Heat map illustrating PEA of DEGs in CTRL, BDTO and BDTO + FK506 groups. DEGs were identified using an FDR P-value threshold in pairwise comparisons (e.g. CTRL > BDTO refers to genes upregulated in CTRL compared with BDTO; BDTO > CTRL refers to genes upregulated in BDTO compared with CTRL). Enrichment analysis involved accumulative hypergeometric P-values and enrichment factors (gene ontology terms). A hierarchical clustering approach was employed to categorize experimental groups. The heat map’s value scale ranges from 0 (indicating non-significance) to 20 (representing statistical significance in gene expression variations between groups). The analysis highlights specific pathways and gene expressions modulated differently across treatment conditions (CTRL n = 11; BDTO n = 7; BDTO + FK506 n = 7, see the Statistical analysis section for criteria of exclusion). U1 snRNP, U1 small nuclear ribonucleoprotein; SWI/SNF, switch/sucrose non-fermentable; AP-1, activator protein 1.

Figure 3

Synaptic gene expression and correlation with electrophysiological parameters. (A) Venn diagram illustrating the overlap and uniqueness of DEGs across different treatment groups. (B, C) Pearson’s correlation analysis between synaptic DEGs and electrophysiological measurements from Fig. 1 (LTP and PP ratios).
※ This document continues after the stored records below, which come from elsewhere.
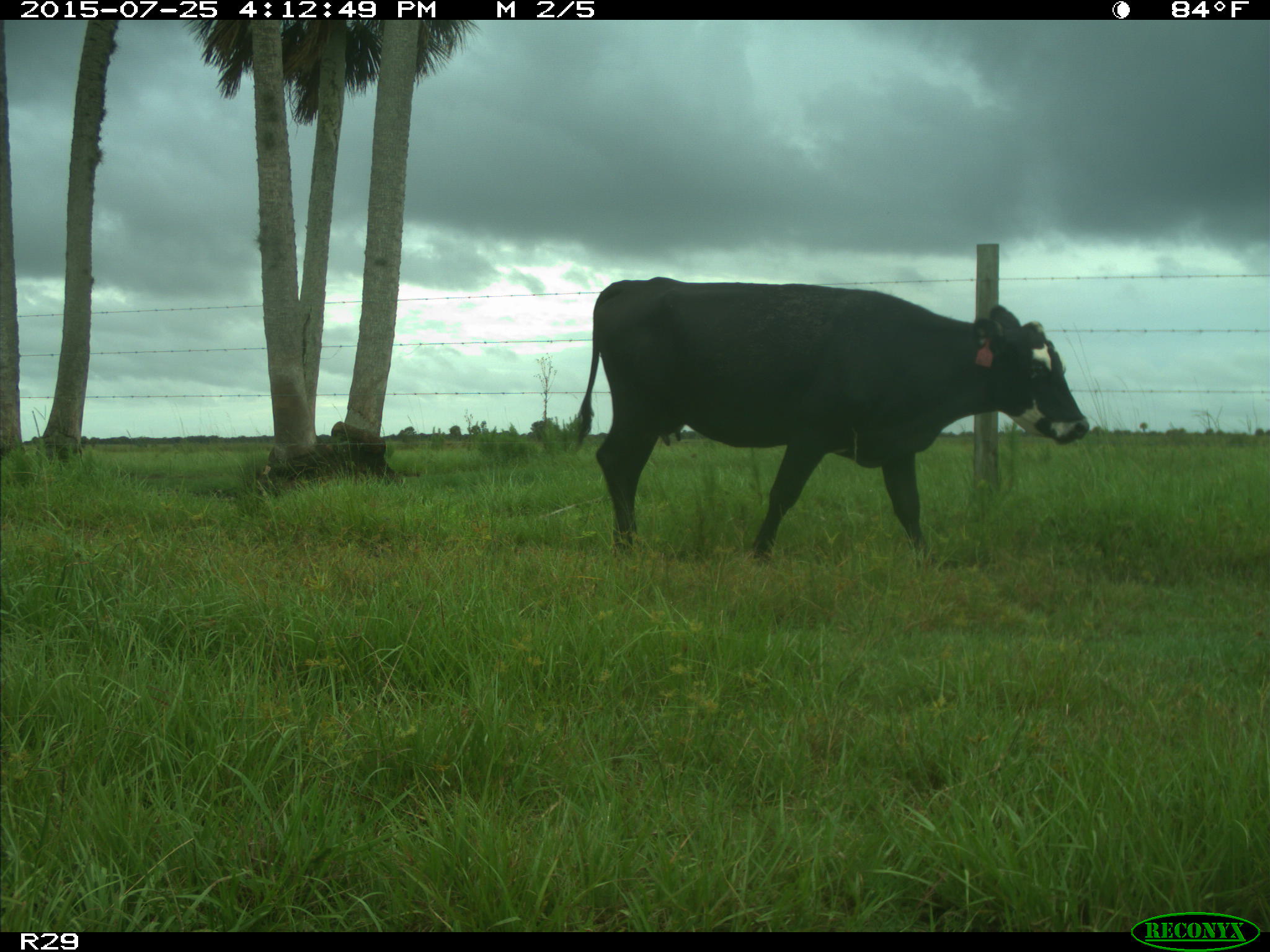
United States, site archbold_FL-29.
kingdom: Animalia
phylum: Chordata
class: Mammalia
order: Artiodactyla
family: Bovidae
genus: Bos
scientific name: Bos taurus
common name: domestic cow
Bos taurus (domestic cow).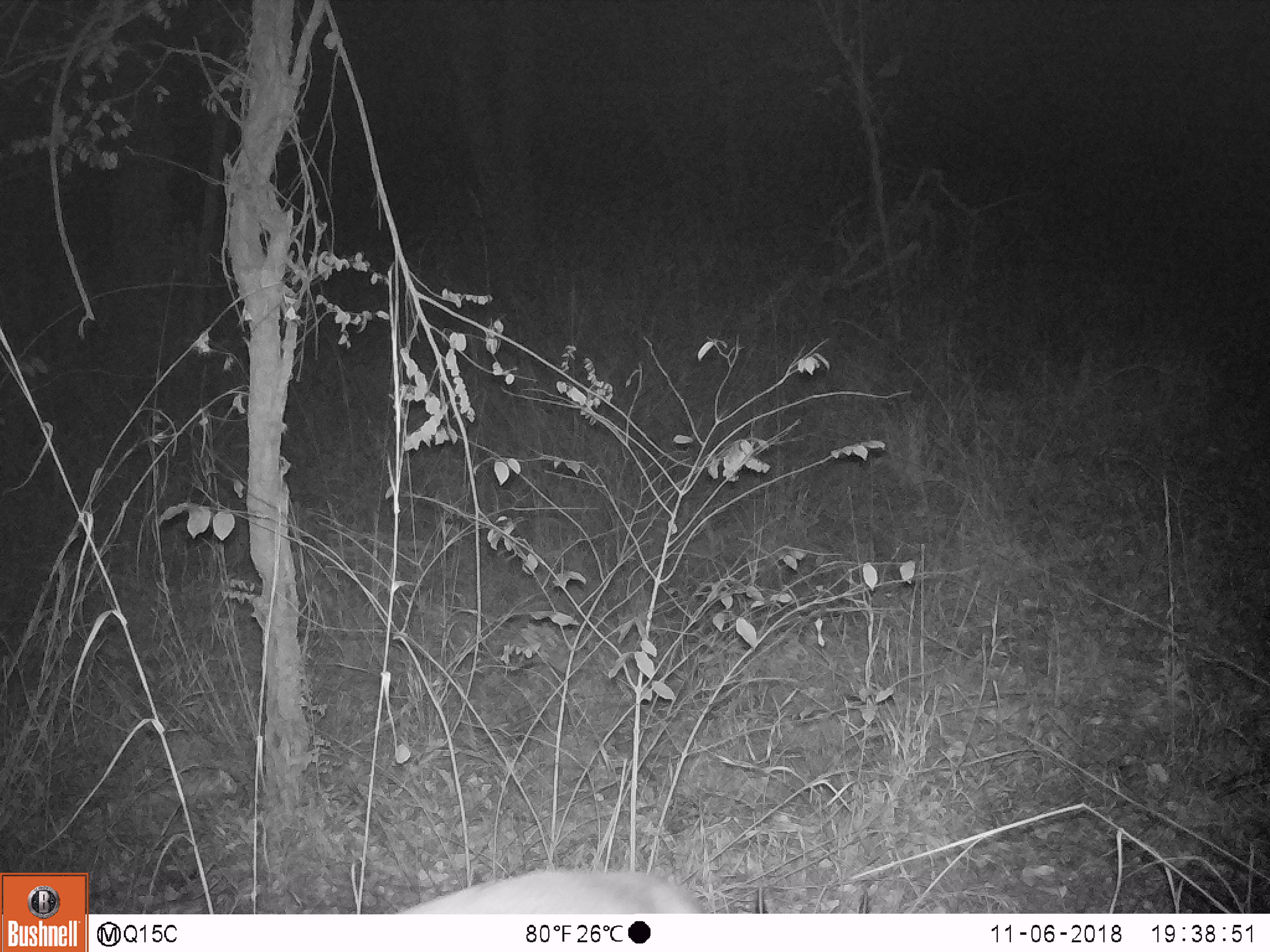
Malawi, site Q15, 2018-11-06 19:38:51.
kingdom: Animalia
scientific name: Animalia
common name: other animal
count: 1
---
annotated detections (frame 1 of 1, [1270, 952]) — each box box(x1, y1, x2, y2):
other animal: box(352, 857, 720, 910)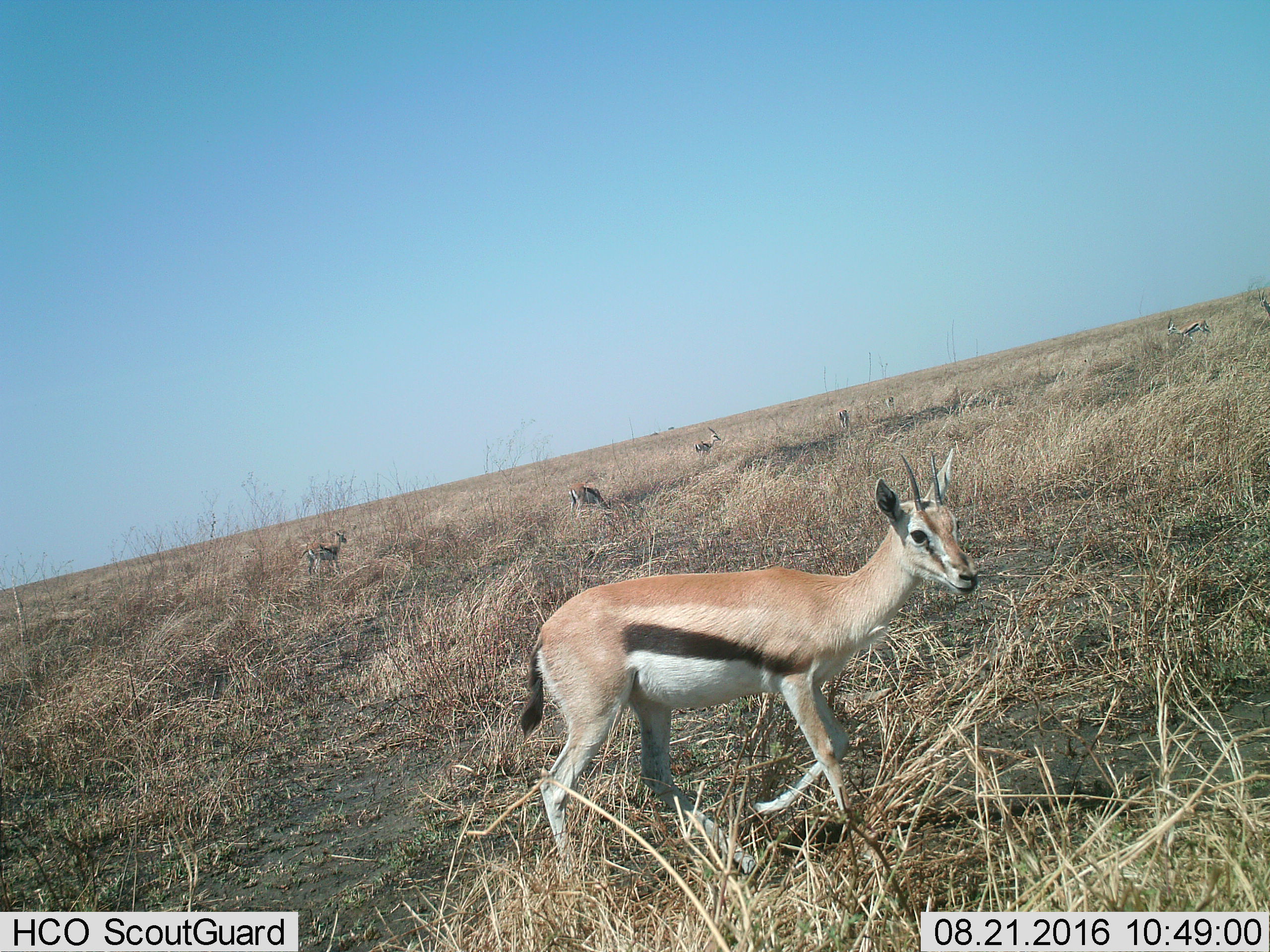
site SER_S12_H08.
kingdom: Animalia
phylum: Chordata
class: Mammalia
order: Artiodactyla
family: Bovidae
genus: Eudorcas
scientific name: Eudorcas thomsonii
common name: thomson's gazelle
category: gazellethomsons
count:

Genes upregulated in CTRL and BDTO + FK506 groups compared with BDTO (C) show a positive correlation with electrophysiological measurements, whereas genes upregulated in BDTO compared with CTRL and BDTO + FK506 (D) demonstrate a negative correlation. The data suggest a distinct gene expression profile in the BDTO group that inversely correlates with synaptic plasticity measures. The list of the genes in Supplementary Table 4.